The prison’s rationale for the ban is that playing D&D might stimulate “gang activity” by inmates. But the government conceded that there is no evidence that Dungeons and Dragons actually had stimulated gang activity in the past, either in this prison or elsewhere. The only evidence for the supposedly harmful effects of Dungeons and Dragons were a few cases from other states where playing the game supposedly led inmates to indulge in “escapism” and become divorced from reality, one case where two non-inmates committed a crime in which they “acted out” a D&D story-line, and one where a longtime D&D player (not an inmate) committed suicide. Obviously, almost any hobby or reading material might lead people to become divorced from reality, or in rare cases commit suicide. And disturbed individuals could potentially “act out” a crime based on a scenario in almost any film or literary work. Should prisons ban The Count of Monte Cristo on the grounds that it might encourage escape attempts? Moreover, the “escapism” rationale conflicts with the gang argument. People who become engrossed in escapism and retreat from society are presumably less likely to become active gang members.
That said, the Seventh Circuit decision may well be legally correct. It is based on the highly deferential standard under which most prison regulations are to be upheld against constitutional challenge so long as they are “rationally related” to some legitimate goal of prison administration. And, as lawyers know, when courts apply such a “rational basis” test, that usually means that almost anything goes. The test is mandated by Supreme Court precedent, and the Seventh Circuit judges had little choice but to follow it.

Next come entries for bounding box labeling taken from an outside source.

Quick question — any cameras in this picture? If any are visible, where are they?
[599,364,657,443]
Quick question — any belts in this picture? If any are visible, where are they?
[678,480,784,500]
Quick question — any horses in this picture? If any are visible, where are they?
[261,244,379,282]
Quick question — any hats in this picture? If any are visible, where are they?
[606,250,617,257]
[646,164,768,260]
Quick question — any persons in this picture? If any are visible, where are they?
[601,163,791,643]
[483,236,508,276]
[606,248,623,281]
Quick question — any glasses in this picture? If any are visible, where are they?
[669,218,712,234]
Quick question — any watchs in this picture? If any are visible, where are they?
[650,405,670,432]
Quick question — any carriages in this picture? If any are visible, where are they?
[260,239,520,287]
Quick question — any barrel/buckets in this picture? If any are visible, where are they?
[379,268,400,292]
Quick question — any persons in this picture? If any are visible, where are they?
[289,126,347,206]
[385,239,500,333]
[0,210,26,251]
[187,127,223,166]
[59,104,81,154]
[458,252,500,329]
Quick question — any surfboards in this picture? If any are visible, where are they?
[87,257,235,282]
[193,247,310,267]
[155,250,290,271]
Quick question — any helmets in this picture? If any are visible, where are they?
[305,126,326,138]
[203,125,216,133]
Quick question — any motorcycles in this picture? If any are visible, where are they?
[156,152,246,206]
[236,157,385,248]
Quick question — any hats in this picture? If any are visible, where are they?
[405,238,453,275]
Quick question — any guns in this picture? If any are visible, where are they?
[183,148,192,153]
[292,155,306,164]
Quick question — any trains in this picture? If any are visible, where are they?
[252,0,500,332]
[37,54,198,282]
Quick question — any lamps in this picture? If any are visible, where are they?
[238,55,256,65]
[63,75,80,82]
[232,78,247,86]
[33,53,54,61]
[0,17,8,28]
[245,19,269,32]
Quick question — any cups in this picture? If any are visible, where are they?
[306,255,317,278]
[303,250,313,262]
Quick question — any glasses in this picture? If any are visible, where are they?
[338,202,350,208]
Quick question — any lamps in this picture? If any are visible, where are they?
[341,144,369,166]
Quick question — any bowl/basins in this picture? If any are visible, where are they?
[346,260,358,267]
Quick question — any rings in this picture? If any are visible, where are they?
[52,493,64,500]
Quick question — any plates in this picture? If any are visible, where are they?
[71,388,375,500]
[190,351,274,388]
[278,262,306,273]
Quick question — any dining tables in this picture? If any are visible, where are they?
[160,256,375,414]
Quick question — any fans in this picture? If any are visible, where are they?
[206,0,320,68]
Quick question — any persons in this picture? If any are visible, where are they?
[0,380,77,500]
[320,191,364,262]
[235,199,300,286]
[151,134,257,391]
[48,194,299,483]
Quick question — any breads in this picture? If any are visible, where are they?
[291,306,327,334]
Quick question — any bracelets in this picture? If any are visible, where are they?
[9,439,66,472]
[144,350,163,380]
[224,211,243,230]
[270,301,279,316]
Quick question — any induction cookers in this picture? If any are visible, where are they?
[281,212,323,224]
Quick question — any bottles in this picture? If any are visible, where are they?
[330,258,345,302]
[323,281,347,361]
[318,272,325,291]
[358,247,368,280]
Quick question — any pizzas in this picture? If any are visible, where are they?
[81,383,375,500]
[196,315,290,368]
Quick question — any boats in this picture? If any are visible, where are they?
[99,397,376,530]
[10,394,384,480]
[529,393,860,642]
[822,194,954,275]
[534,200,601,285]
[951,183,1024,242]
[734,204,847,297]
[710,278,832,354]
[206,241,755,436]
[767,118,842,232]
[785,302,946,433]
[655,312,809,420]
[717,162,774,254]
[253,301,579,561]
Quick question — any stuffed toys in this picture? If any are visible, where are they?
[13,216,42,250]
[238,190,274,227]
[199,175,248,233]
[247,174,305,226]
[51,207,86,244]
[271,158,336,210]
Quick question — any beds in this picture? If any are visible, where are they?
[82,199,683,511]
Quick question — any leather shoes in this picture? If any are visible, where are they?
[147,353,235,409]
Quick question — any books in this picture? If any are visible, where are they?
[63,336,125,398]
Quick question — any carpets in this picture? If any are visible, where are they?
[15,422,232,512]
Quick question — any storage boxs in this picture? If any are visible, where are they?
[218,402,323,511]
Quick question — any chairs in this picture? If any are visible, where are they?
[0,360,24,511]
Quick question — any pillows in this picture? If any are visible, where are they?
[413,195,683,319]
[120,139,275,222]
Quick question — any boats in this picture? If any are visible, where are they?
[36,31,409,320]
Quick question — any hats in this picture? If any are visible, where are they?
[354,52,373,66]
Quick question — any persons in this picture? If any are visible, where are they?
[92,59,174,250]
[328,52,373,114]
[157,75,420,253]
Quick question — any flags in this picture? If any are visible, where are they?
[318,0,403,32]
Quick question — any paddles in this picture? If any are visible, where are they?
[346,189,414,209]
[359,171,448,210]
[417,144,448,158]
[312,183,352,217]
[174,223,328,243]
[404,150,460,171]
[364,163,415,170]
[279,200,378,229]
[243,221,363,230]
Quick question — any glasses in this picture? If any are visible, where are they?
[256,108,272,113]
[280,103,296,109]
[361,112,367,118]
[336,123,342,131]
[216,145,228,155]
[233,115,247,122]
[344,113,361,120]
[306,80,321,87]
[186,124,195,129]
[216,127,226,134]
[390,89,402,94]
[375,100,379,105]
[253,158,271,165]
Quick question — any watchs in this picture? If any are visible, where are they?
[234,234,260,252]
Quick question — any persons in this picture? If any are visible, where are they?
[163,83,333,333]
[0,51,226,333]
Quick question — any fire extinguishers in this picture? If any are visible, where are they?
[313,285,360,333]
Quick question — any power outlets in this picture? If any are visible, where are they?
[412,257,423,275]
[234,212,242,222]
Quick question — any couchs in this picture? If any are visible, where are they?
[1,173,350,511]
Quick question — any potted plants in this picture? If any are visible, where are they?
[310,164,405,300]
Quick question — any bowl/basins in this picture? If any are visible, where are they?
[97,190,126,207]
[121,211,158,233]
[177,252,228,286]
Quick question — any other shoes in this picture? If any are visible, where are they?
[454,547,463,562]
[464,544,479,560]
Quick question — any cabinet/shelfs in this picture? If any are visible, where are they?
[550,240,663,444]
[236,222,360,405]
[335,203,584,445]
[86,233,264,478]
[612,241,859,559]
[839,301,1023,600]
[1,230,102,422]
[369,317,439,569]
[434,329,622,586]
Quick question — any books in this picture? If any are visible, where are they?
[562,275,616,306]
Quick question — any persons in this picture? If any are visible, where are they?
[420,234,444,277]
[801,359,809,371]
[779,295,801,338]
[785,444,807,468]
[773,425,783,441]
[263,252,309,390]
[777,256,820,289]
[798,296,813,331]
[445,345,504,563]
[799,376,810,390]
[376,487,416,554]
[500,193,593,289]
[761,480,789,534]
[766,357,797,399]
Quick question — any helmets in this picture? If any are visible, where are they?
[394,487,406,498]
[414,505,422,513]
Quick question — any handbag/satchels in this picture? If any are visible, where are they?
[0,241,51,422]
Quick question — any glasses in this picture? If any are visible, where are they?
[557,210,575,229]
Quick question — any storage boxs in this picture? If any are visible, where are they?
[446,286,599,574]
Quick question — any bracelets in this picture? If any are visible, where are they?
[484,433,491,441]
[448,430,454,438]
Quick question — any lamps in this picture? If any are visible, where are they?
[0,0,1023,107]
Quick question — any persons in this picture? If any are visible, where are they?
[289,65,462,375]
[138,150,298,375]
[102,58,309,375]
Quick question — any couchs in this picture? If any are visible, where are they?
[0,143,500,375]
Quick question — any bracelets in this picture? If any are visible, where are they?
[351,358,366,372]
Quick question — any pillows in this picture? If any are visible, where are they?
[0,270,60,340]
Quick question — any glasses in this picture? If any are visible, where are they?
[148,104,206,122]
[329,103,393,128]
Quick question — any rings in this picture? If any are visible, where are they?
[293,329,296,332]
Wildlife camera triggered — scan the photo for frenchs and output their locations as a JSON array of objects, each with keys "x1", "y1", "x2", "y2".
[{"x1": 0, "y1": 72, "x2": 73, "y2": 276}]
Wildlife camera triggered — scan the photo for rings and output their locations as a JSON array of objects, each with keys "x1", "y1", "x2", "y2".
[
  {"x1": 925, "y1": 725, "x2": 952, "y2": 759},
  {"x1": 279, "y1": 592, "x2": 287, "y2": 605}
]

UPDATE: I should perhaps mention that the court also cited statements by a “gang expert” who argued that playing D&D might stimulate gang activity because Dungeons and Dragons has a structure similar to a gang:
The sole evidence the prison officials have submitted on this point [the connection between D&D and gangs] is the affidavit of Captain Muraski, the gang specialist. Muraski testified that Waupun’s prohibition on role-playing and fantasy games was intended to serve two purposes. The first aim Muraski cited was the maintenanceof prison security. He explained that the policy was intended to promote prison security because cooperative games can mimic the organization of gangs and lead to the actual development thereof. Muraski elaborated that during D&D games, one player is denoted the “Dungeon Master.” The Dungeon Master is tasked with giving directions to other players, which Muraski testified mimics the organization of a gang.
This argument is, I think, too weak to bother refuting – even if it is just barely compelling enough to pass muster under the rational basis test. By this “reasoning,” you could ban the “cooperative game” of football because “during football games, one player is denoted the ‘quarterback.’ The quarterback is tasked with giving directions to other players.”